Belgian war reporter warns conflict zones are becoming inaccessible

Belgian war reporter warns conflict zones are becoming inaccessible
Credit : Alex Kuhni

Wilson Fache, 33, is a luminary in war reporting. Today, it is becoming almost impossible for him to access certain conflict zones. "People tell me they don't trust the media anymore, but they trust reporters who are there," he tells The Brussels Times.

Which raises a question: what happens to journalism when access to the field becomes impossible?

How drones reshape war reporting

September 2025, Kherson, southern Ukraine. The Dnipro River splits an almost deserted city transformed into a drone training ground by Russian troops.

Fache and other press members are ensconced in a hospital, a few kilometres from the war-torn waterway. His fixer goes out for a smoke. He barely makes it past the threshold when someone shouts at him, "GET BACK INSIDE, NOW!"

The Russians have been using the area as a shooting range where drone pilots aim at any member of the population left, including the press.

Entering certain zones is signalled by traffic lights; red means heavy drone activity, thus no entry. Green means crossing is "safe".

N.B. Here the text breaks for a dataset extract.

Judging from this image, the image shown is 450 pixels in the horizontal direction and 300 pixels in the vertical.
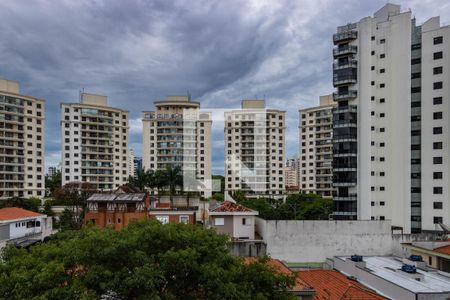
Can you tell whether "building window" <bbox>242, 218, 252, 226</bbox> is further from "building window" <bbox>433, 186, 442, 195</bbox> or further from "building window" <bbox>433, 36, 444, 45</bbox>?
"building window" <bbox>433, 36, 444, 45</bbox>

Roads are covered with nets, resembling fishing nets, to prevent drones from getting through. Russians have found devious ways to infiltrate the nets by sending a drone to set them on fire.

Credit : Justin Yau

Tiptoeing for 10km

First-person view drones (FPV) fly through net gaps, striking racing vehicles. Although Ukrainians have countermeasure jamming systems, Russians have developed tethered drones, a type of aerial vehicle connected by a 30km fibre-optic cable capable of being operated from afar.

Fache recalls a conversation with Toma Istomina, deputy editor-in-chief of the Kyiv Independent. She tells him a story about one of her reporters who wanted to reach a zone near the frontline. The only way to get there was to tiptoe for about 10 kilometres, while carrying a shotgun, because "it is too dangerous to go by car, as vehicles are too easily targeted by drones."

"A friend of mine, Anthoni Lallican, whom I worked with in Ukraine, was killed by a drone on 3 October 2025 while he was around 20 kilometres from the frontline," Fache says.

To this day, the Ukrainian side of the snowbound frontline is a "kill zone" stretching up to 20 kilometres wide, where drone threat is shaping war reporting.

Credit : Wilson Fache

'Catastrophic reality'

During the battle of Mosul, Iraq, in 2016, and even more so in 2017, Fache was a correspondent for several international media. He explains how ISIS pioneered the militarisation of small commercial drones. Cheap and easily accessible online.

"They added explosive charges, either turning them into kamikaze drones or drones capable of dropping an explosive device, like a grenade, onto their targets."

Now, these military drones are being produced on an industrial scale, he explains. Smaller and "difficult to detect and to shoot down".

"That is the catastrophic reality of a war reporter today," Fache says.

Credit: Mohamed Elshahed

Venturing into besieged areas of conflict today has become almost impossible, he explains. War zones are off-limits, which is "dangerous for freedom of press."

Before 7 October 2023, Fache claims, journalists operated freely in Gaza. "It was actually interesting to work there as a journalist because, despite what some people think, we operated with almost total freedom," he says.

"There were attempts by Hamas to control the press and foreign journalists, but they never really worked. They tried to ban me from Gaza twice."

The first time was in 2019. Fache had written an article for Vice about drug traffickers in Gaza. "Hamas did not appreciate it, so they prevented me from returning." He managed to find a good fixer when negotiation was plausible. "I was able to go back and continue working there."

After 7 October, foreign reporters have been unable to enter Gaza independently, except Clarissa Ward from CNN. "Only local Palestinian journalists have been able to do their work, but they have been targeted and killed for it."

For decades, the idea of war reporting was built on proximity. The closer you were to the frontline, the closer you were to the truth. Reporters took risks to bear witness, to document, to verify, Fache explains.

Now, in many of the world's most critical conflicts, this premise no longer holds. Because the problem is no longer just getting close, "it's getting in at all".